Overall, Wilhelm offers compelling ways of using think-aloud strategies in teaching reading comprehension. The detailed explanations and examples would enable a teacher to embark on using the strategies with confidence. Despite that endorsement, however, I found myself extremely dissatisfied with the editing which was a disservice to the writer and a frustration to this reader: references are not consistently listed in the bibliography; Rabinovitch, for instance, is cited for one book on p. 80 and a different one on p.102 but only the latter is listed in the bibliography; sometimes I found myself constructed as an outsider being addressed by invisible expert who talks about someone else 'the teacher' e.g. "the teacher needs to provide…for students" A bit later in the same paragraph, the writer becomes visible: "for example, I would … I look…." then, in the next paragraph, we are in an I-you relationship: "remember, modeling doesn't stop after you've introduced a strategy." Spelling had not been checked carefully: wield is spelled both wield and weild on the same page and so on.

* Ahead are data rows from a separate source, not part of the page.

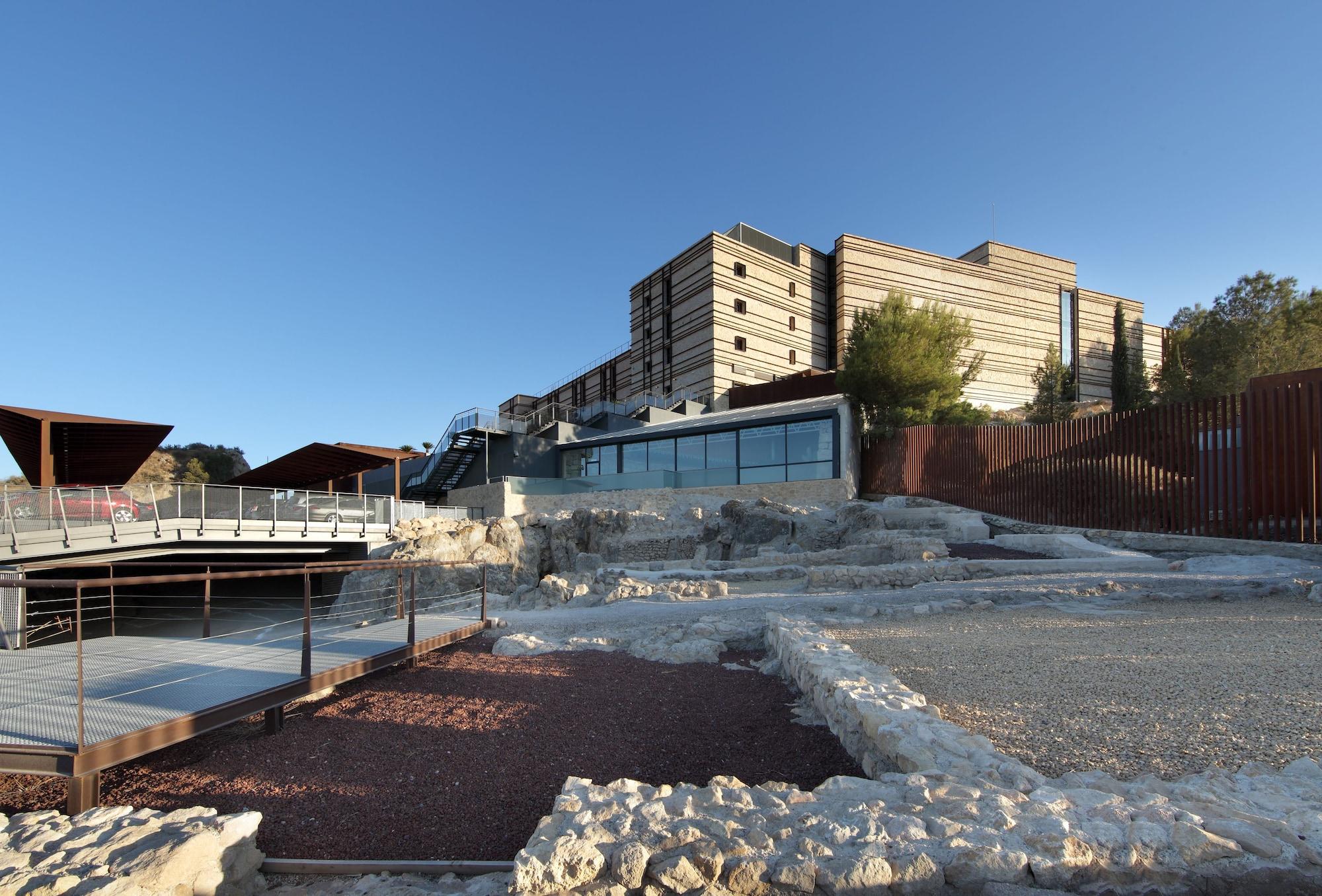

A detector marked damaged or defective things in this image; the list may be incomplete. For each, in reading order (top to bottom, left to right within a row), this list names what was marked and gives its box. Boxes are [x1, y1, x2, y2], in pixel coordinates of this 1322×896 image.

rusty metal slat fence [862, 367, 1322, 547]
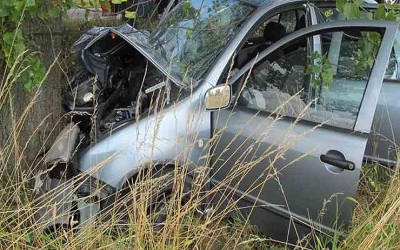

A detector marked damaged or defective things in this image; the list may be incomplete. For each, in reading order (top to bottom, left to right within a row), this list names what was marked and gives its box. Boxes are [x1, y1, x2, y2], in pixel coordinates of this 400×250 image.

broken windshield [150, 0, 256, 86]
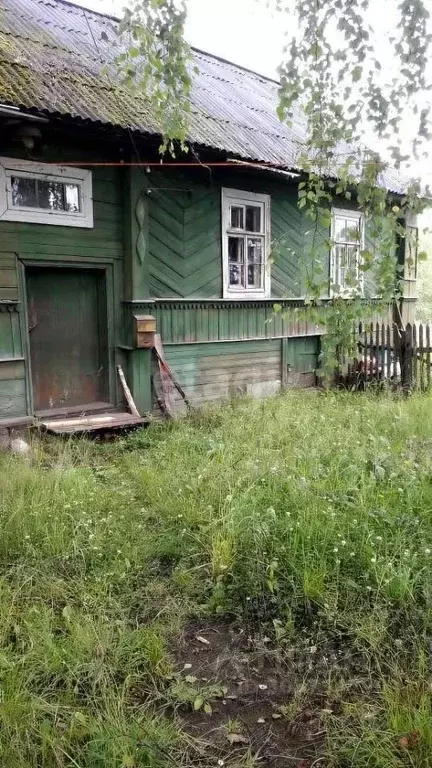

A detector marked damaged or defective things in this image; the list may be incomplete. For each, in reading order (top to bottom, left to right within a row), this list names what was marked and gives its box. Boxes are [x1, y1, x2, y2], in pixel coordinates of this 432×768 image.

rusty metal door panel [26, 270, 108, 414]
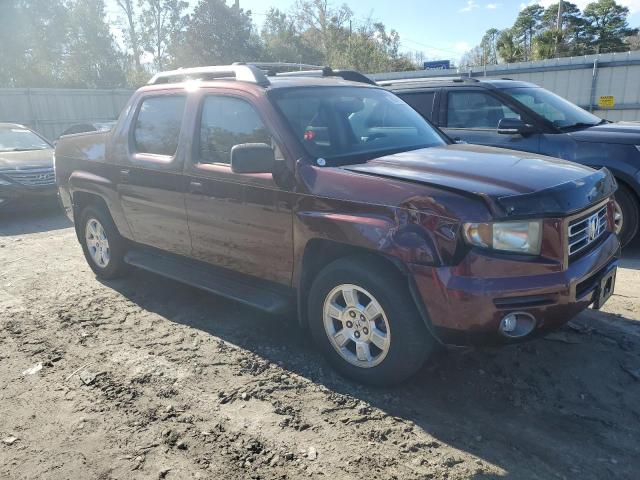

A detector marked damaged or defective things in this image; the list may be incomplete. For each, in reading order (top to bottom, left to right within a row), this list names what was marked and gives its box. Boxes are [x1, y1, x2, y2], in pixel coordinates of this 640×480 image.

cracked headlight [462, 220, 544, 255]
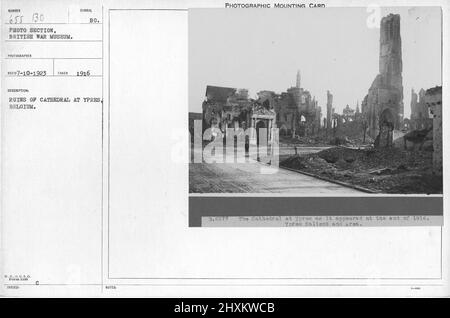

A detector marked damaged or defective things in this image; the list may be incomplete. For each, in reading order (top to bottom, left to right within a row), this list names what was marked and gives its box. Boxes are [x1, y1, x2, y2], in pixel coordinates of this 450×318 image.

damaged bell tower [364, 13, 406, 148]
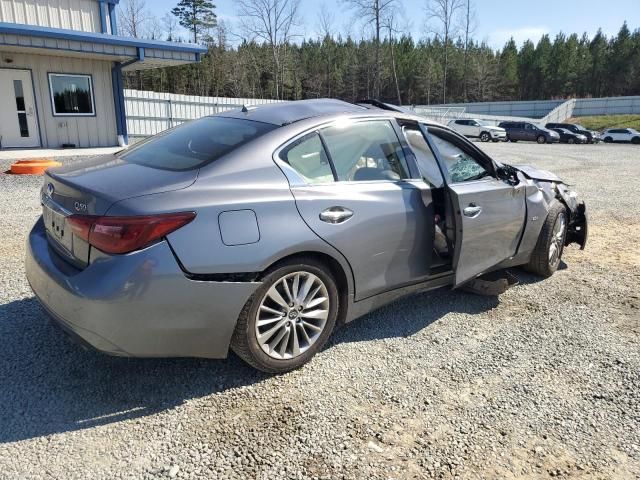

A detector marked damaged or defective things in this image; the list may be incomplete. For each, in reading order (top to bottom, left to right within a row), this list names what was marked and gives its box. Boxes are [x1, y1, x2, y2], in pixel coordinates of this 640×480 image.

damaged gray sedan [23, 99, 584, 374]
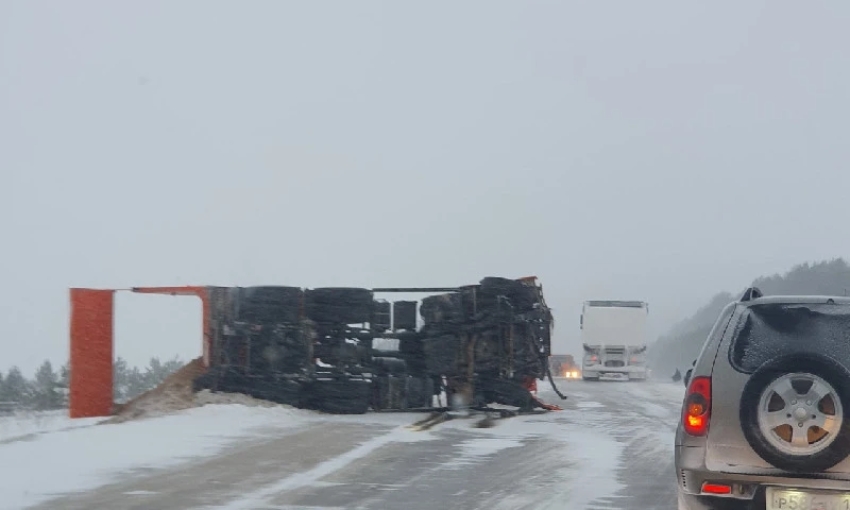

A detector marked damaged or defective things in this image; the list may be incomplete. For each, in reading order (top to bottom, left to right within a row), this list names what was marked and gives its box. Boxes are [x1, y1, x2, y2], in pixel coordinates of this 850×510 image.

overturned truck [195, 276, 560, 412]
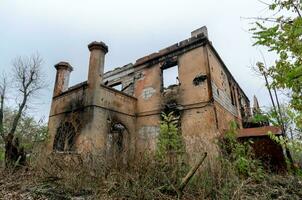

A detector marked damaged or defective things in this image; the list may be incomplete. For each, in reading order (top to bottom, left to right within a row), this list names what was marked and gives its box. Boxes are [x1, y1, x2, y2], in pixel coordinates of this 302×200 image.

damaged doorway [107, 122, 129, 166]
burnt facade [46, 27, 250, 161]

Wilhelm interprets Vygotsky to say that "what is learned must be taught." Perhaps this is another of the editor's slips, but I think few of us would agree that what we have learned has always been an outcome of teaching. While we may appreciate the intent of representing Vygotsky's complex message in this simplifying way, I think it is a signal that focusing too much on teaching can get in the way of learning and we need to be always cautious about adopting a plenitude of strategies that can blinker us to what children already do quite successfully without being "taught." Teachers thirst for security in methods is understandable in times when demands for accountability and standardized testing threaten their trust in their own observation and experience. The think-aloud is an intensive, self-consciousness-inducing approach to teaching reading comprehension that would help children become aware of what they are doing as they read and why. Provided it is used in developmentally appropriate ways and judiciously, not mechanically, too frequently or routinely, it could be a key to more engaged and satisfying reading for all children. Wilhelm undeniably offers a richly illustrated testimony to its power.

About the Reviewer

Wendy Strachan, PhD., is Director of the Centre for Writing-Intensive Learning at Simon Fraser University in Vancouver, British Columbia. She previously taught language arts in the Faculty of Education at Western Washington University. She has used the think-aloud protocol as both a research and teaching tool for helping students understand genre conventions and respond to each other's writing.